GOAL OF THE EXERCISE: Reproduce the listing below, replacing every occurrence of "mosque" with "temple" and leaving everything else unchanged. Omit the pictures from your answer.

DATA SUPPLIED:
+ + + + +

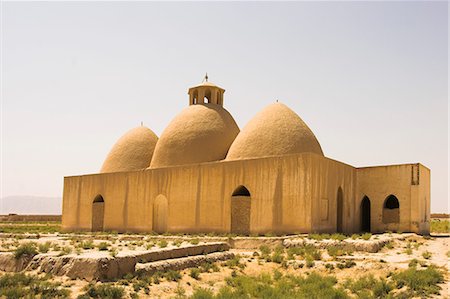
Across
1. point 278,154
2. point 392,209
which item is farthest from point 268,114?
point 392,209

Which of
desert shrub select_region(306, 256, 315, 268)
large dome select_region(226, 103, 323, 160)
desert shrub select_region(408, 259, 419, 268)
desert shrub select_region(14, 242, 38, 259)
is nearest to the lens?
desert shrub select_region(408, 259, 419, 268)

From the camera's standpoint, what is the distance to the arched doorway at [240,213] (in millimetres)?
19250

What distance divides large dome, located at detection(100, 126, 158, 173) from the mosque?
0.20 meters

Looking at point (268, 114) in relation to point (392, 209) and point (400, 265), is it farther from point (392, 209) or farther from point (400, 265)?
point (400, 265)

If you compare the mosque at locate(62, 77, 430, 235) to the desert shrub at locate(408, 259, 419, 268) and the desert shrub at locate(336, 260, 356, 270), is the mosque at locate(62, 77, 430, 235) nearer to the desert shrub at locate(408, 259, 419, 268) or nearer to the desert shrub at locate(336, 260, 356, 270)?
the desert shrub at locate(336, 260, 356, 270)

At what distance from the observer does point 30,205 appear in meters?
142

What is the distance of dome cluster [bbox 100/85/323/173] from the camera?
2073 centimetres

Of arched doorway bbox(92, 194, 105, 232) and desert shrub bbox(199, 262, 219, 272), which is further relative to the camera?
arched doorway bbox(92, 194, 105, 232)

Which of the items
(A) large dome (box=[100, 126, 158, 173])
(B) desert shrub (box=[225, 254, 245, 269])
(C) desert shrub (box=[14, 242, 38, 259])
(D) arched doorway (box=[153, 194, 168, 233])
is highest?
(A) large dome (box=[100, 126, 158, 173])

+ + + + +

TASK RESULT:
Across
1. point 278,154
2. point 392,209
which item is farthest from point 268,114?
point 392,209

Which of
desert shrub select_region(306, 256, 315, 268)
large dome select_region(226, 103, 323, 160)
desert shrub select_region(408, 259, 419, 268)
desert shrub select_region(14, 242, 38, 259)
is nearest to the lens?
desert shrub select_region(408, 259, 419, 268)

From the camera's standpoint, what is the distance to the arched doorway at [240,213] (in millimetres)?
19250

What distance divides large dome, located at detection(100, 126, 158, 173) from the temple?
0.20 meters

Looking at point (268, 114) in relation to point (392, 209) and point (400, 265), is it farther from point (392, 209) or farther from point (400, 265)?
point (400, 265)

If you compare the temple at locate(62, 77, 430, 235) to the desert shrub at locate(408, 259, 419, 268) and the desert shrub at locate(336, 260, 356, 270), is the temple at locate(62, 77, 430, 235) nearer to the desert shrub at locate(408, 259, 419, 268) or nearer to the desert shrub at locate(336, 260, 356, 270)?
the desert shrub at locate(336, 260, 356, 270)

At what distance from the observer does point 30,205 appear in meters?
142

What is the distance of dome cluster [bbox 100/85/323/173] from the camera?
2073 centimetres

Of arched doorway bbox(92, 194, 105, 232) and desert shrub bbox(199, 262, 219, 272), which is further relative to the camera?
arched doorway bbox(92, 194, 105, 232)

Which of the items
(A) large dome (box=[100, 126, 158, 173])
(B) desert shrub (box=[225, 254, 245, 269])
(C) desert shrub (box=[14, 242, 38, 259])
(D) arched doorway (box=[153, 194, 168, 233])
is highest?
(A) large dome (box=[100, 126, 158, 173])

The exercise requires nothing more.